And he was rich. Few girls as cramped as Isabel could have remained blind to that wide horizon, and she made no pretence of doing so: she was honest with herself and owned that she had always longed to be rich. No one could call her discontented!

her happy sunny temper took life as it came and enjoyed every minute of it, but her tastes were not really simple, though Val thought they were. She had long felt a clear though perfectly good-humoured and philosophic impatience of her narrow scope.

Hyde could give her all and more than all she had ever desired-- foreign countries and fine clothes, books and paintings, and power apparently and the admiration of men . . . Isabel Hyde . . . Mrs. Lawrence Hyde . . . .smiling she tried his name under her breath . . .and suddenly she found herself standing before the mirror, examining her face in its dusky shallows and asking of it the question that has perplexed many a young girl as beautiful as she--"Am I pretty?" She pulled the pins out of her hair and ran a comb through it till it fell this way and that like an Indian veil, darkly burnished and sunset-shot with threads of bronze. "Lawrence has never seen it loose," she reflected: "surely I am rather pretty?" and then "Oh, oh, I shall be late!" and Isabel's dreams were drenched and scattered under the shock of cold water.
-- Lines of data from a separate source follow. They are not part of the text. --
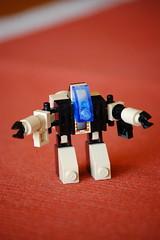 Utiliser des Lego pour un wargame 1126654202_12426ac04a_m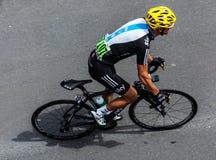 澳大利亚骑自行车者Porte Richie 免版税图库摄影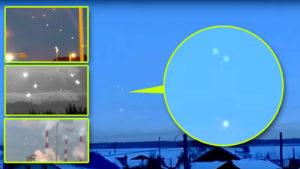 UFO-flotta húzott át egy ukrán falu felett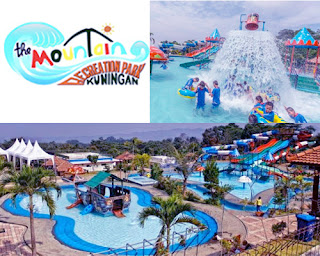 Wisata Kuningan - The Mountain Recreation Park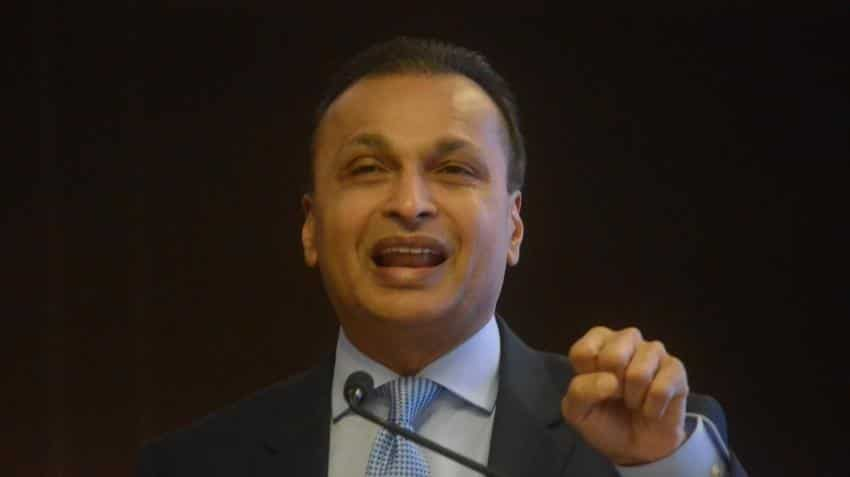 Reliance Communications expands board; elevates Punit Garg to Executive Director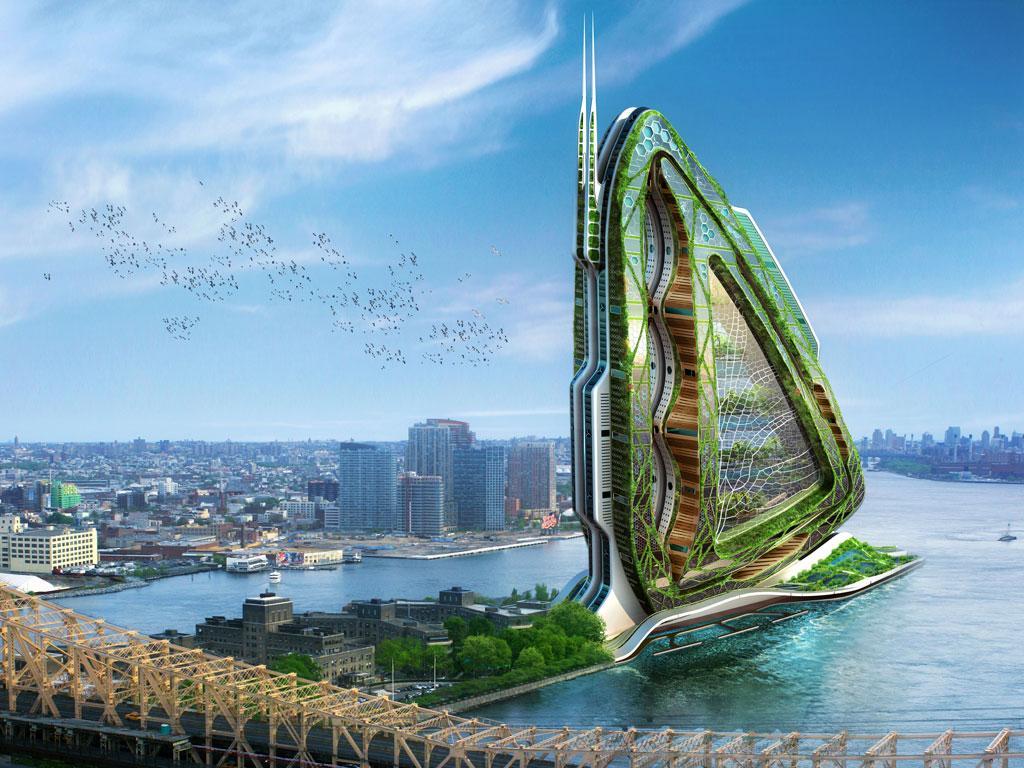Vincent Callebaut Architecte – highlike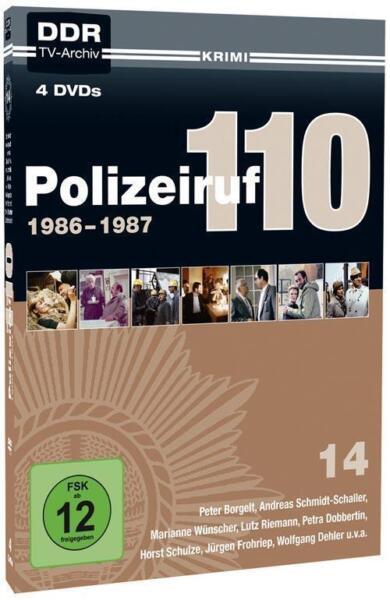 Ddr Polizeiruf 110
Dreamlike the run through the warm September landscape: dreamlike the slip of country platform, where, while Lawrence took their tickets, she and Laura walked up and down and fingered the tall hollyhocks flowering upward in quilled rosettes of lemon-yellow and coral red, like paper lanterns lit by a fairy lamplighter on a spiral stair: and most dreamlike of all the discovery that the Exeter express had been flagged for them and that she was expected to precede Laura into a reserved first class carriage.

It was not more than once or twice in a year that Isabel went by train, and she had never travelled but third class in her life.

How smoothly life runs for those who have great possessions! How polite the railway staff were! The station master himself held open the door for the Wanhope party. Now she knew Mr. Chivers very well, but in all previous intercourse one finger to his cap had been enough for young Miss Isabel. Certainly it was agreeable, this hothouse atmosphere. "Shall you feel cold?"

Lawrence asked, and Isabel, murmuring "No, thank you," blushed in response to the touch of formality in his manner. She felt what women often feel in the early stages of a love affair, that he had been nearer to her when he was not there, than now when they were together in the presence of a third person. She had grown shy and strange before this careless composed man lounging opposite her with his light overcoat thrown open and his crush hat on his knees, conventionally polite, his long legs stretched out sideways to give her and Laura plenty of room.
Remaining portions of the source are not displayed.